Thankfully, we had a commercial guy at the table. He was talking about the Killer App, the hardware/software like Gameboy that would change the landscape, and become something that everyone would have to have and would make its creators an ocean of money. The Killer App is the holy Grail that all the geeks are looking for.
 
He had a denim shirt with his corporate logo and jeans and bushy hair and a gravely voice. He put the future in perspective. He said all advances in technology had been driven by the desire of geeks to look at salacious pictures. That is what had driven the increase in bandwidth on the 'net, and streaming video and all the other things that we enjoy on our high-speed modems.
 
He said what was coming next was body suits that will hook up to the computer and provide sensory inputs to the human that will make any sort of sex with anyone possible on demand. The people at the table blushed when he said that one of the big things coming were chip implants to enhance performance and the intensity of the Big O.
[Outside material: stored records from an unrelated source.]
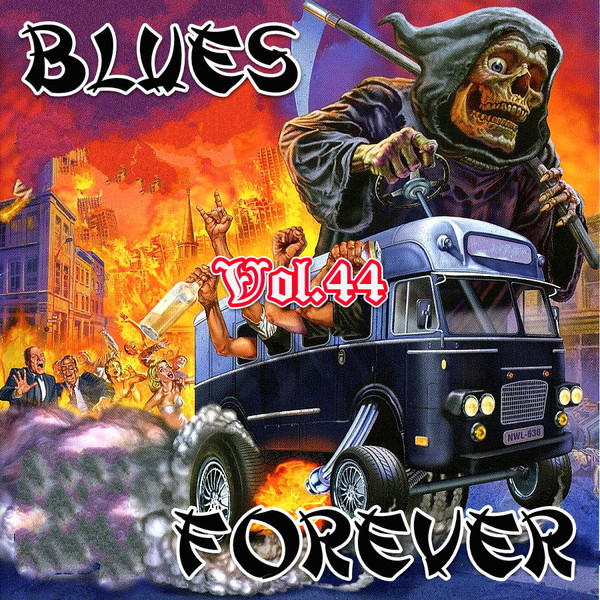 VA - Blues Forever vol.44 (2016)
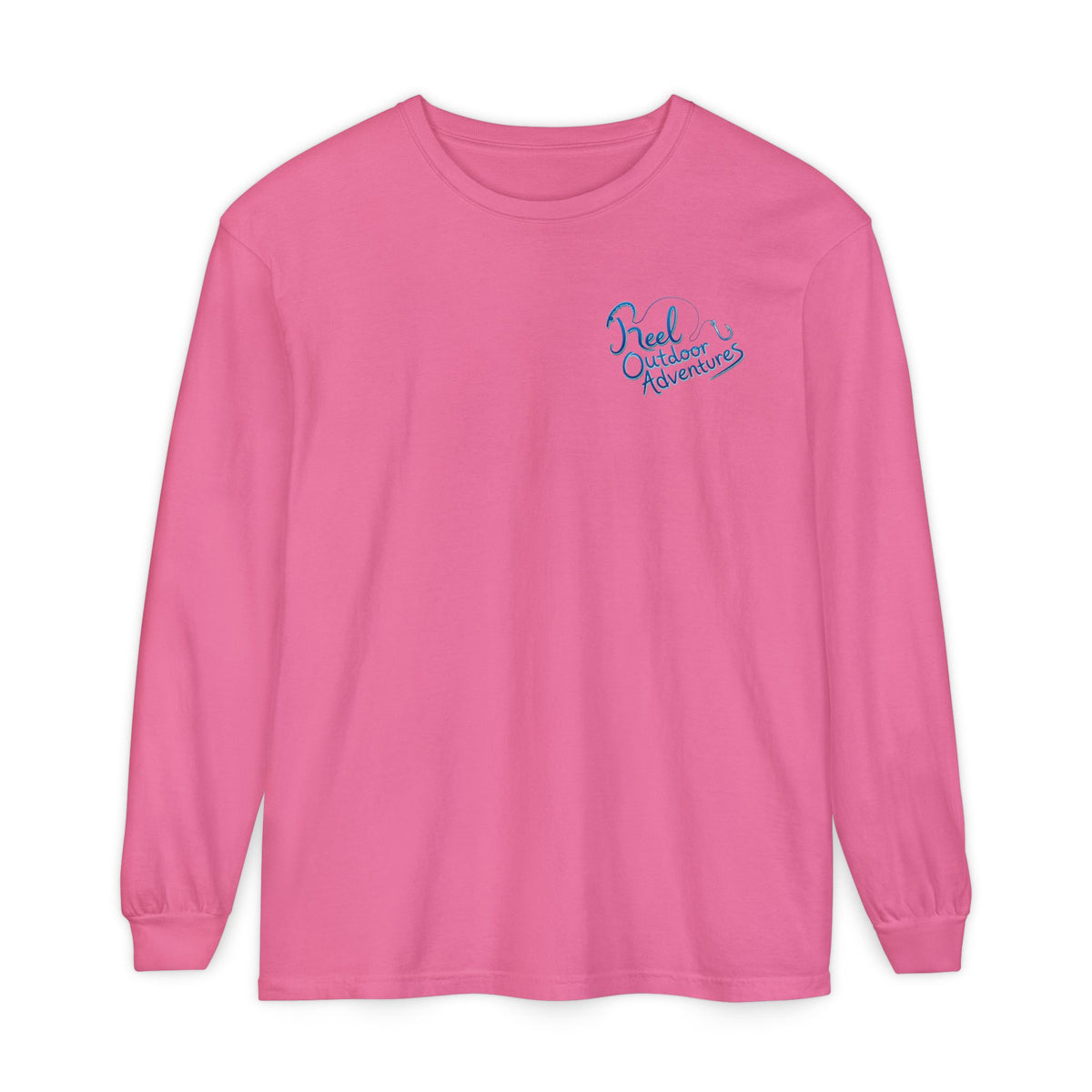 Green Snook Unisex Long Sleeve T-Shirt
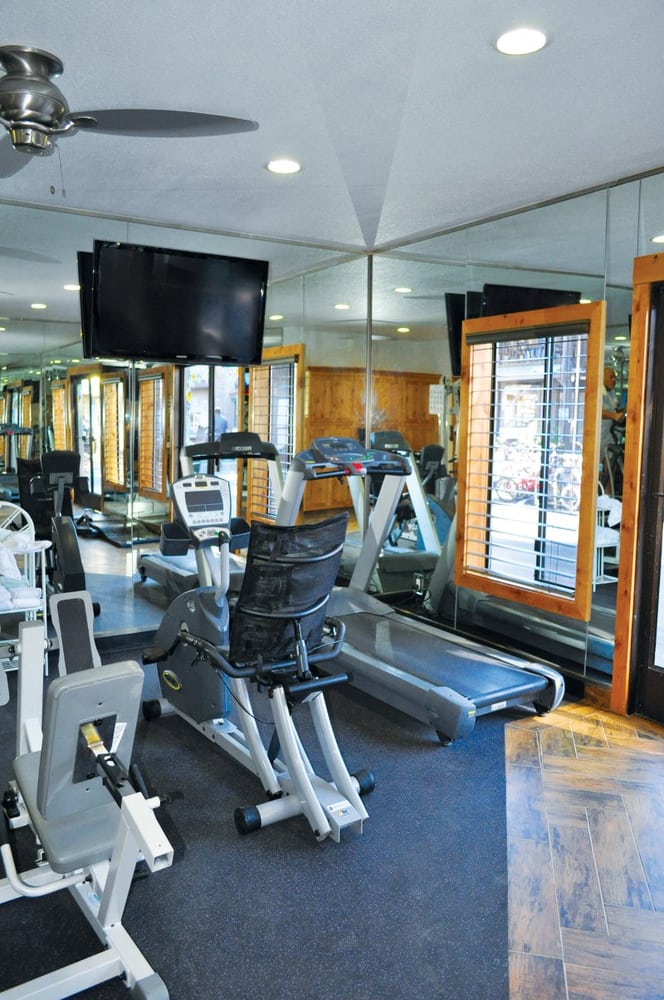 The Stardust Lodge Fitness Center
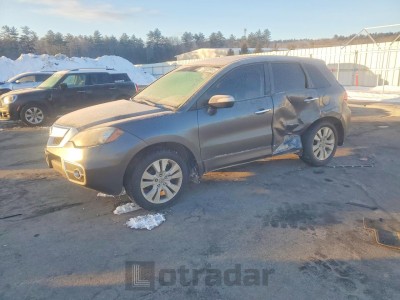 Acura Rdx 2010 VIN 5J8TB1H27AA005213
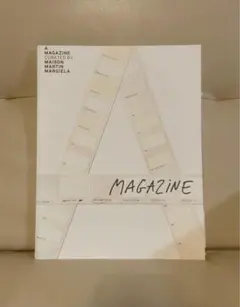2026年最新】マルジェラ A MAGAZINEの人気アイテム - メルカリ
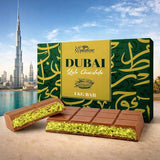 Evadore Dubai Style Chocolate Bar 1kg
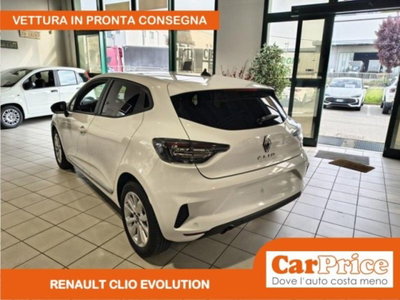 Renault Clio 1.0 tce Evolution 90cv (17)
Even he was surprised to hear that there is a surgical procedure today to do the same thing. One of the women at the table, clearly discomfited by the discussion, said that the application for a body suit she was looking for would teach her ballroom dancing.
 
The guy with the bushy hair said that was fine, and in fact the suit could respond to a variety of software programs-his point was that sex was what was driving the commercial technology.
 
The woman sniffed and said she would have a different suit for that.